2. Obama’s Budget Failure: Ryan should remind voters that President Obama’s attempt at a FY2013 budget was voted down 97-0 in the Senate. The fact that his proposal elicited not one single vote from Democrats is extraordinary. Biden will doubtless counter that Ryan, who chastises Obama for ignoring the recommendations of the Simpson-Bowles debt commission, voted against the proposals. Ryan will explain that the plan included many good ideas, but left Medicare and Medicaid untouched. Since Medicare is the number one budget-buster, Ryan came up with his own proposal, which was described by Erskine Bowles as “a sensible, straightforward, honest, serious budget and it cut the budget deficit just like we did by four trillion dollars.”
3. Mediscare: For sure, the conversation will move to Medicare, a topic which the Obama campaign hoped would bury the Romney/Ryan team. Obama and Biden have campaigned on sound bites aimed at scaring older voters by knowingly misrepresenting Ryan’s proposals to overhaul Medicare. Biden, in his speech to the Democrat convention, said the Romney/Ryan plan “would immediately cut benefits for more than 30 million seniors already on Medicare.” He also said “the plan they're proposing would cause Medicare to go bankrupt by 2016.” This dishonesty will be tough to duplicate with Ryan in the room.
4. Medicare Sustainability: Romney and Ryan have actually suggested changes that might save Medicare. They know that the trajectory for Medicare spending – from $550 billion today to more than one trillion in only seven years – is unsustainable. Already Medicare and Medicaid claim 22% of the federal budget – more than defense. Ryan, however, cannot afford to get lost in the weeds.
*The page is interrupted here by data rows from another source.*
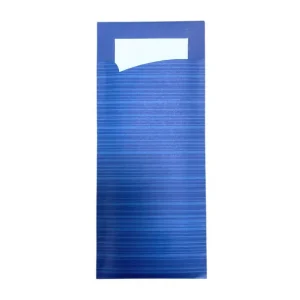Bestekzak blauw-wit servet | 100 stuks Lage Prijs
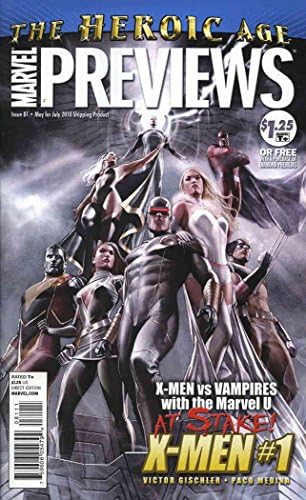Марвел Прегледи 81 VF/NM ; марвел стрип | X-Men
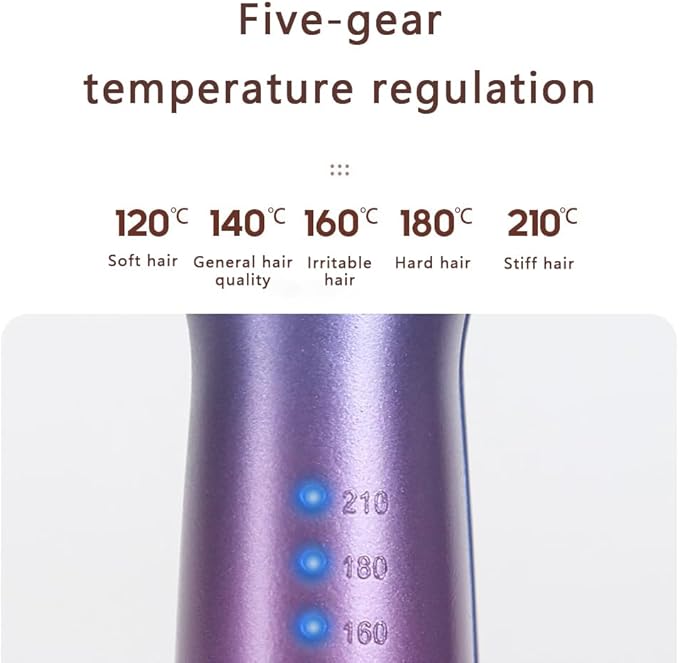 Hair Crimper Iron16mm 3 Barrel Hair WaverBeach Waves Curling Iron for Long &amp Short HairCeramic Hair Crimper with Adjustable TemperatureDual VoltageFast Heat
Medicare is complicated and the audience will lose interest if Ryan dives into the stats.
Instead, he needs to reaffirm that current recipients will not be impacted by his reforms. And, Ryan has to repeat that Obamacare demands $716 billion in cuts to Medicare, of which $415 will come from reduced payments to “care providers” including doctors and hospitals. Most people like their doctors, and many have probably spoken to their doctors about the prospect of reduced reimbursement rates.
5. Obamacare: Many doctors oppose the Obamacare plan, and many have said they will stop taking Medicare patients. This ends Medicare as many people currently experience it. While Ryan’s proposals to fix the health behemoth also included cuts to Medicare, the money was to go to shoring up Medicare’s trust fund – not to finance Obamacare.
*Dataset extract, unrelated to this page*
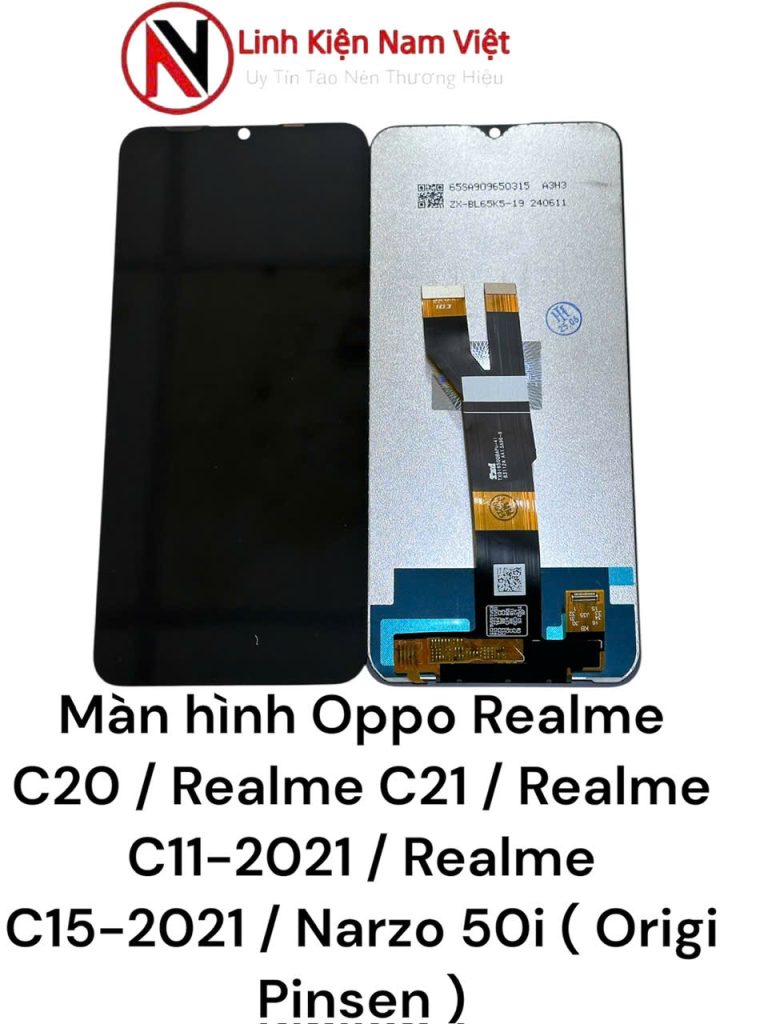 Màn hình Oppo Realme C20 / Realme C21 / Realme C11-2021 / Realme C15-2021 / Narzo 50i (Pinsen Origi) Sóc két nhỏ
Obamacare is fertile ground for Ryan. He can describe how the president’s health plan is helping stifle job creation, as businesses struggle against the law’s new regulations and higher taxes. He can cite the most recent NFIB survey of small business optimism, that has edged lower once again in the past month, and the decline in new-business start-ups. As much as the Obama administration has paid lip service to their enthusiasm for the private sector and for small firms in particular, their policies have buried the animal spirits of our entrepreneurs.
After Obama’s shocking collapse in the first debate, the VP face-off has taken on unusual importance. If nothing else, the audience is likely to be huge. Biden’s speech was the most-watched of either convention, drawing nearly 44 million viewers. Some speculated that many tuned in hoping to see a classic Biden gaffe; they were disappointed. Republicans would love to see Biden meet that expectation, at the least, on Thursday.